Work instructions:
Scan the records that follow, and whenever a line has the word "africanus", copy it.

[Collected data entries]
********

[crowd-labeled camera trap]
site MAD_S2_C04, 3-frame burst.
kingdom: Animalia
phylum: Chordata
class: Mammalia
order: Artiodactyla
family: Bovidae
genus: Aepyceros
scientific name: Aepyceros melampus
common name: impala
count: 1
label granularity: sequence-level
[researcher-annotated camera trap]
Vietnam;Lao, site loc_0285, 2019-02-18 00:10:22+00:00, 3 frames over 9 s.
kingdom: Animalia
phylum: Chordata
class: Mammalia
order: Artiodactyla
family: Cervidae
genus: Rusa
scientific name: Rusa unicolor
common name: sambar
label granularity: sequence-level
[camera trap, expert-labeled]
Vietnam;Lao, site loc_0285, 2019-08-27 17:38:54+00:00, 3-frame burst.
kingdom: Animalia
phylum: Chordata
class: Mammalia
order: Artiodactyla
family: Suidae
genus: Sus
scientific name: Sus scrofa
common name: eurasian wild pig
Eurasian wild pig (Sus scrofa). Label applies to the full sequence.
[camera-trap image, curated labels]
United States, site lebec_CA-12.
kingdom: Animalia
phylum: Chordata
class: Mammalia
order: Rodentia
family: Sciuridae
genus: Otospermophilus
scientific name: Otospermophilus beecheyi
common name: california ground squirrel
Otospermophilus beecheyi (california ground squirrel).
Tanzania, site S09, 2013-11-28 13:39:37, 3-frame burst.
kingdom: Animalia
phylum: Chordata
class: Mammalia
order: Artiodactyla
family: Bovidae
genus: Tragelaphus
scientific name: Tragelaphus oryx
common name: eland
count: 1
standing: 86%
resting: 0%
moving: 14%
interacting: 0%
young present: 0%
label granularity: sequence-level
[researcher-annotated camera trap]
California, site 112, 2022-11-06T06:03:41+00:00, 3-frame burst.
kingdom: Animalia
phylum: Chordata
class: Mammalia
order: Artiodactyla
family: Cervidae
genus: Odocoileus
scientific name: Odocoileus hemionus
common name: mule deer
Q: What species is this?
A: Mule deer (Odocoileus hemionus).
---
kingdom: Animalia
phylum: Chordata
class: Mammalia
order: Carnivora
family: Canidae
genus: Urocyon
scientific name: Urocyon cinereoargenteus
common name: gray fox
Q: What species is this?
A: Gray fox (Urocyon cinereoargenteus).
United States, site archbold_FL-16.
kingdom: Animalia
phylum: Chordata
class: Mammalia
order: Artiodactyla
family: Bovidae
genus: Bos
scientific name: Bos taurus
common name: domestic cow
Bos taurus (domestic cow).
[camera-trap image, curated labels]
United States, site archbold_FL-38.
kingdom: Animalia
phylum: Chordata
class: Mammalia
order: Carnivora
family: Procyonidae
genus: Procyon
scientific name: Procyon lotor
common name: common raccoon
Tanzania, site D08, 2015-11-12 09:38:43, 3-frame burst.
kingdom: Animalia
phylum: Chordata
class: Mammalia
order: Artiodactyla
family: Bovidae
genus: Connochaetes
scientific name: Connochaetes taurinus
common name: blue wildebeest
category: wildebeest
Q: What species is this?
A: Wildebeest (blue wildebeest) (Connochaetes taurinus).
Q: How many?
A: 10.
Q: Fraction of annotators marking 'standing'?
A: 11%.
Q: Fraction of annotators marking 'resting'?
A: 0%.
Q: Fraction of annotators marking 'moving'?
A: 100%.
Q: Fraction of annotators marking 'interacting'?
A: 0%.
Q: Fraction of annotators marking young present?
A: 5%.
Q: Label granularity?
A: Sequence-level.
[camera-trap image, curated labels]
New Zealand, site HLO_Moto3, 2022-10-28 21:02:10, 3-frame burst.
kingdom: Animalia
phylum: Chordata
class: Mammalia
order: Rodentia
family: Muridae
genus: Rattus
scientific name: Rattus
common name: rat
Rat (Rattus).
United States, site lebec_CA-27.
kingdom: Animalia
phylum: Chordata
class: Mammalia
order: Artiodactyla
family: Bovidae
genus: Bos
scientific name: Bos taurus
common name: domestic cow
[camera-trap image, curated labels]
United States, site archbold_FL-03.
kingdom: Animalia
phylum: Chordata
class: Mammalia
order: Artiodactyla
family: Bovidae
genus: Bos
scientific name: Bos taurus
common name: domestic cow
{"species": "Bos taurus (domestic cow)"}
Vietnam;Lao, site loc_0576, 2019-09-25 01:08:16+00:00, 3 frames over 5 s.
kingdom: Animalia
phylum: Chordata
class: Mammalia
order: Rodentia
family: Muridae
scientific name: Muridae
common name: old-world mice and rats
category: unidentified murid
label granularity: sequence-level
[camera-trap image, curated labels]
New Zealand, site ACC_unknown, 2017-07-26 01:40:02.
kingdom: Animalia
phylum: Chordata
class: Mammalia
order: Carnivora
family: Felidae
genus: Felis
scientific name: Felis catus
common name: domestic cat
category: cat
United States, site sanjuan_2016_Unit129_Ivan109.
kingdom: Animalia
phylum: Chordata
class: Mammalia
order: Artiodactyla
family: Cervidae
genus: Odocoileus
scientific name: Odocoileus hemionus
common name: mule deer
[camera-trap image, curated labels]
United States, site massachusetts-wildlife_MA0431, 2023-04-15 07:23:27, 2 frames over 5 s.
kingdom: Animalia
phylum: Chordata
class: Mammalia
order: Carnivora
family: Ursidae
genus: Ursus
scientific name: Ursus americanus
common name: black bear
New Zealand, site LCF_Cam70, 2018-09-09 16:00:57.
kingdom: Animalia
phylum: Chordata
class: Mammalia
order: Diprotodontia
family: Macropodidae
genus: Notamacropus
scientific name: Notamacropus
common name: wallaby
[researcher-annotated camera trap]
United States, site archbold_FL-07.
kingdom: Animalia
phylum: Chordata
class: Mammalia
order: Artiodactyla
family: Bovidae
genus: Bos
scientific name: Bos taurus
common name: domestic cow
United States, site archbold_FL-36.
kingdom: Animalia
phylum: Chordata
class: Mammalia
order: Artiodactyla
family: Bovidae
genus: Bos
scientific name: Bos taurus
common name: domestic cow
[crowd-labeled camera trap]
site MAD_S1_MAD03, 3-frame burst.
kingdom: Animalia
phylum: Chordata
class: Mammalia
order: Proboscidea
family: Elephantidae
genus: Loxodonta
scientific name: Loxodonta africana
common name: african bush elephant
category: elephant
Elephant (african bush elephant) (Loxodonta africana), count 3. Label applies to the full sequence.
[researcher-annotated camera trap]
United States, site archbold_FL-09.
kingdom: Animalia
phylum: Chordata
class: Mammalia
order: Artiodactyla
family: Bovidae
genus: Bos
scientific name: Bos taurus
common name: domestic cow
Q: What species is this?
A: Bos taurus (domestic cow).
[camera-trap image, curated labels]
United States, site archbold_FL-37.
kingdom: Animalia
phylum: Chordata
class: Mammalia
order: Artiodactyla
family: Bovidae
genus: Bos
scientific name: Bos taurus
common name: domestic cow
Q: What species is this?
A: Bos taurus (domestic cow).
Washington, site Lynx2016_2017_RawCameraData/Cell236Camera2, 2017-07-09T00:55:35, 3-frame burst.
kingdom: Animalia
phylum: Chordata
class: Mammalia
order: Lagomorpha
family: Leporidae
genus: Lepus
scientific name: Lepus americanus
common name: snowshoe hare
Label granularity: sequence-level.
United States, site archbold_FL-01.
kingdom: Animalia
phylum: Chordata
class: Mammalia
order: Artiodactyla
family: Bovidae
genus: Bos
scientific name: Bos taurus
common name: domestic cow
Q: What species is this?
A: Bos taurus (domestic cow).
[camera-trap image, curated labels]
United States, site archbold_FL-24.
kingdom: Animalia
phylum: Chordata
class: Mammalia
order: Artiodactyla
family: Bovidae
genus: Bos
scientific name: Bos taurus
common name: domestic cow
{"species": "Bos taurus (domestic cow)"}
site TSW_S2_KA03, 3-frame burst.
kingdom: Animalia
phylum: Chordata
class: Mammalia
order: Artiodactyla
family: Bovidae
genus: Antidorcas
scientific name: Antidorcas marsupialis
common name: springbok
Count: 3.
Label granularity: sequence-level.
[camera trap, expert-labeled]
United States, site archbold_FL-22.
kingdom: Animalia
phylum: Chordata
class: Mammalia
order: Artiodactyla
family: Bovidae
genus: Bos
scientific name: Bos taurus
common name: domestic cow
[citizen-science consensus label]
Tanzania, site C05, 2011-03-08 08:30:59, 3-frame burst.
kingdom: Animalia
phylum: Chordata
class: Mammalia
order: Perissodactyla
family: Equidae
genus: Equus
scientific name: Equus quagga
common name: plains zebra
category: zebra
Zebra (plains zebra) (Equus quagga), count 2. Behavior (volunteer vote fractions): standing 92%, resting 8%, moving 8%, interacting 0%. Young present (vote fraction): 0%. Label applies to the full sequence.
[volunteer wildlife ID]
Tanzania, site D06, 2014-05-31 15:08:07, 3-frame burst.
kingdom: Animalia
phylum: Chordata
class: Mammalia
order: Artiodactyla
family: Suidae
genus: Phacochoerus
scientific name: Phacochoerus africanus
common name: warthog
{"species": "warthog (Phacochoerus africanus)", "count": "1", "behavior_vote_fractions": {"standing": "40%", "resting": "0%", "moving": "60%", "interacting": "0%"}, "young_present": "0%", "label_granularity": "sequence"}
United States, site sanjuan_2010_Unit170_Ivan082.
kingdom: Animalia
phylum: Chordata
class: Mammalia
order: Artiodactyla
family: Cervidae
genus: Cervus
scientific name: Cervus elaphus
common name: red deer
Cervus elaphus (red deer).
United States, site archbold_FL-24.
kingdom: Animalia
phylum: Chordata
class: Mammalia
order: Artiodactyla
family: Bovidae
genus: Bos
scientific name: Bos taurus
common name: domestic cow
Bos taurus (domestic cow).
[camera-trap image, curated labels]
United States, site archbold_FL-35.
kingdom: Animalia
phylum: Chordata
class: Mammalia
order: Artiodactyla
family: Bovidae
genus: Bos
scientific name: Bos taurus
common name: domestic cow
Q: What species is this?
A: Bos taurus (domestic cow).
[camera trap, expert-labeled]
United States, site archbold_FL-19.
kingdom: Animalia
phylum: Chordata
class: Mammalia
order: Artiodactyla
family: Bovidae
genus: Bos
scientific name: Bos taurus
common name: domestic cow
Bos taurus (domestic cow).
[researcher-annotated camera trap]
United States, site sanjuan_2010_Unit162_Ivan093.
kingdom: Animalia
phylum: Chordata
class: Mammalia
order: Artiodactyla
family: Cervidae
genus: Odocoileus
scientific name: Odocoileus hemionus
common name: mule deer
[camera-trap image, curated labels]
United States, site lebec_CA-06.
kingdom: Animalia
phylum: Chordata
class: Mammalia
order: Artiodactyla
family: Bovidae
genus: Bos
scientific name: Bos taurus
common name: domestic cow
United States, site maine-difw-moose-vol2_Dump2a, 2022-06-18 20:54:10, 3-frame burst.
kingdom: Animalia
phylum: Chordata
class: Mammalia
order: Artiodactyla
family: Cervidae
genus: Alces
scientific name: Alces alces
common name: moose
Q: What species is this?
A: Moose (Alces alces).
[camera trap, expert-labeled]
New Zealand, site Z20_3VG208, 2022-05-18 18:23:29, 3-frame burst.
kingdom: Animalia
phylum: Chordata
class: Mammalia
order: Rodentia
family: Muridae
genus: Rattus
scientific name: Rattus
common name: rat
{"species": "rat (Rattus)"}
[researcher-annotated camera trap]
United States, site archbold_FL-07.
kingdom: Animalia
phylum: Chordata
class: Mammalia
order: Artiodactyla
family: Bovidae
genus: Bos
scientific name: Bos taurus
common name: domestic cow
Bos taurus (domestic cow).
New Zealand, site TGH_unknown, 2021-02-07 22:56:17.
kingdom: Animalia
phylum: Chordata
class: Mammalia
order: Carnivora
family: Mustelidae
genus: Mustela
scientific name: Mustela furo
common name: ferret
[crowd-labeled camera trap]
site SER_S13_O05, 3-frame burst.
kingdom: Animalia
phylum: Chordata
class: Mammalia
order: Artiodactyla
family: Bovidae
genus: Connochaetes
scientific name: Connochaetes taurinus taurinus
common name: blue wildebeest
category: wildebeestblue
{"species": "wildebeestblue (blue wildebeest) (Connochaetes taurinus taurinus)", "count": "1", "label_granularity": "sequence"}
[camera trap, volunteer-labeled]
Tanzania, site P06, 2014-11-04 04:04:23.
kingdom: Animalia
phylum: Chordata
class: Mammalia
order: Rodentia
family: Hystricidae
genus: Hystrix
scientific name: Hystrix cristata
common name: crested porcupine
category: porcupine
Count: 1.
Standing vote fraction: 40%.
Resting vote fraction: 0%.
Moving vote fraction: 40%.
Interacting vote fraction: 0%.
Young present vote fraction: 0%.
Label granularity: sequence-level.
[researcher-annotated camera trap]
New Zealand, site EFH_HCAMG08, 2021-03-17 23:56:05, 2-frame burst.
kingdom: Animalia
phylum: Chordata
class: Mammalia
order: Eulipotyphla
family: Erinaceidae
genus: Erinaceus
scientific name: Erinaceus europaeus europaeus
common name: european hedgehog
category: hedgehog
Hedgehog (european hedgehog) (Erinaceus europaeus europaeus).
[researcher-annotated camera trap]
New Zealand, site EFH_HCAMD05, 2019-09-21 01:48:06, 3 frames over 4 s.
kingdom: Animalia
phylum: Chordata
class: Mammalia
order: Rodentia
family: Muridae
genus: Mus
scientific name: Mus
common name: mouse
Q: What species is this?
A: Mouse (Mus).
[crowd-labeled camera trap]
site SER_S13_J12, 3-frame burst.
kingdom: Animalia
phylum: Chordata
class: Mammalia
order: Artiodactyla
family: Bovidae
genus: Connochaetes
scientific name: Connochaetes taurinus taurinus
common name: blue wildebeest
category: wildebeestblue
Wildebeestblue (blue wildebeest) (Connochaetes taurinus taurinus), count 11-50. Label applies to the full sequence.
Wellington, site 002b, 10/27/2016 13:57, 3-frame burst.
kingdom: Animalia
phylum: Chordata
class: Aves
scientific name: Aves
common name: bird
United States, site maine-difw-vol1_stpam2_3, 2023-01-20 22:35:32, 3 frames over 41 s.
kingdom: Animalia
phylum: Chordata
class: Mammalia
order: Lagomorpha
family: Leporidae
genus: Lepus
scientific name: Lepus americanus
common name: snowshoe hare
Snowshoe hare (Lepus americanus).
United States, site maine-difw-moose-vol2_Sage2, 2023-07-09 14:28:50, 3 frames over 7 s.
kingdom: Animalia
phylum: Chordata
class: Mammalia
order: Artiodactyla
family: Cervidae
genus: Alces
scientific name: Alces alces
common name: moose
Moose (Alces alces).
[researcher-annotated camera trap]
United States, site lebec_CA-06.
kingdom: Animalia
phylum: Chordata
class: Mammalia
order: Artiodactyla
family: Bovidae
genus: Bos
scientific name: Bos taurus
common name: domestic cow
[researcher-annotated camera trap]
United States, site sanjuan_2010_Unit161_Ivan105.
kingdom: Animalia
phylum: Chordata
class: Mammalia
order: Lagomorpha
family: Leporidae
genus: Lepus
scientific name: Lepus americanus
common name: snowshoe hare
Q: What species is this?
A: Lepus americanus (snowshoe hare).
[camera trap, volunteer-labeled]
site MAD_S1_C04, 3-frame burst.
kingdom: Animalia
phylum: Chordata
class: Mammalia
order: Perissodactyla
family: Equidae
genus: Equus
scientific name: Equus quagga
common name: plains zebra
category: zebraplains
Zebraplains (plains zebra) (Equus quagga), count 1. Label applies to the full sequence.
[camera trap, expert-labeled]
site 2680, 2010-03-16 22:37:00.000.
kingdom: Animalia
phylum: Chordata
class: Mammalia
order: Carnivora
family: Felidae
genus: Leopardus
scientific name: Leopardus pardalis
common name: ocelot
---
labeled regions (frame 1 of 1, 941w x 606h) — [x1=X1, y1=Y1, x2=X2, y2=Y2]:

********

Solution to the problem:
scientific name: Phacochoerus africanus
{"species": "warthog (Phacochoerus africanus)", "count": "1", "behavior_vote_fractions": {"standing": "40%", "resting": "0%", "moving": "60%", "interacting": "0%"}, "young_present": "0%", "label_granularity": "sequence"}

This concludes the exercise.